Junto com os corpos foram encontradas jóias, incluindo braceletes, anéis e brincos de ouro. O motivo é fácil de perceber. As pessoas que fugiam saíram de casa o mais rápido que puderam, mas não sem antes tentar levar algo precioso.
As jóias se somam a um acervo raro de ourivesaria romana. Ao contrário de outros povos, não era hábito romano enterrar as pessoas com suas jóias, o que faz com que elas sejam relativamente mais raras no registro arqueológico.
Um adereço típico, encontrado em excelente estado, é uma maciça corrente de ouro de 1,8 metro. Ela era usada na cintura e cruzada sobre o peito. Mais ouro ainda foi encontrado na forma de moedas com efígies dos imperadores Nero e Vespasiano.
Nem tudo era luxo em Herculano. Um dos achados mais importantes foi um estojo contendo os instrumentos de um médico.
São agulhas, pinças, bisturis conservados em estojo de madeira com vários compartimentos metálicos para os instrumentos. Um achado aparentemente simples, mas que ajuda a contar um trecho da história da medicina.

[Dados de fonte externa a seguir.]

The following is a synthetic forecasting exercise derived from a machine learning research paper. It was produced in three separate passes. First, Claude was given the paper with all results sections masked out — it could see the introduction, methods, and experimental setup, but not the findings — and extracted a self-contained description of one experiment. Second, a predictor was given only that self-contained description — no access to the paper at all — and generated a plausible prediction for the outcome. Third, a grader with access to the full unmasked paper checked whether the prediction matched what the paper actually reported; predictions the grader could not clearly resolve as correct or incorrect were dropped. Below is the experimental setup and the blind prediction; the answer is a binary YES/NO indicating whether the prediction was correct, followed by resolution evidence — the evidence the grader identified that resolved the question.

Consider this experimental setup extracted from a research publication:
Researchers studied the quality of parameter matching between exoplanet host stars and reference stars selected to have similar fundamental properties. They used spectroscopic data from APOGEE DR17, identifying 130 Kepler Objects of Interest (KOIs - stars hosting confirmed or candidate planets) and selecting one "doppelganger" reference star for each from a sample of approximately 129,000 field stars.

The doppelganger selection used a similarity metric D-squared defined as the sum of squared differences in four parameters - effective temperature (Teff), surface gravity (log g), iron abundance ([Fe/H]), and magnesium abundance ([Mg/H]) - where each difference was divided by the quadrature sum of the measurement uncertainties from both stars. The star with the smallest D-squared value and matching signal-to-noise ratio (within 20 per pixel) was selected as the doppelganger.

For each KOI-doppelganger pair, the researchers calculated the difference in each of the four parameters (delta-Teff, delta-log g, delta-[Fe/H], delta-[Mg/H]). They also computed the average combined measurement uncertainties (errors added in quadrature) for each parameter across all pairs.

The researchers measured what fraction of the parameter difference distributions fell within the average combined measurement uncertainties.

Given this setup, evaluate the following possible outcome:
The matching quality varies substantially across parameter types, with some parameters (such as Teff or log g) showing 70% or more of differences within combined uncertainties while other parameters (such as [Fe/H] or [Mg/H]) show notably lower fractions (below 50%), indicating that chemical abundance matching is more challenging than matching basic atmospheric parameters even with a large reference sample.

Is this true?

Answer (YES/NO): NO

Perto do porto há um local que promete descobertas ainda mais importantes no futuro. Ali fica a chamada Vila dos Papiros. Como diz o nome, trata-se de uma residência de uma pessoa rica, onde foram encontrados manuscritos.
Até agora os grandes achados na vila foram obras do filósofo grego Epicuro (341-271 a.C.) e seus discípulos (parte da obra do filósofo só é conhecida graças a alguns papiros encontrados em Herculano).
Pelas próprias condições da erupção, parte dos papiros foi destruída. Mas restaram alguns que puderam ser lidos mesmo no século 18, graças a paciências e cuidados infinitos em desenrolá-los.
Hoje, como novas técnicas de conservação química e de leitura informatizada, fica mais fácil estudar esses textos antigos. Como resta boa parte da vila para escavar, os historiadores cruzam os dedos à espera de novas descobertas.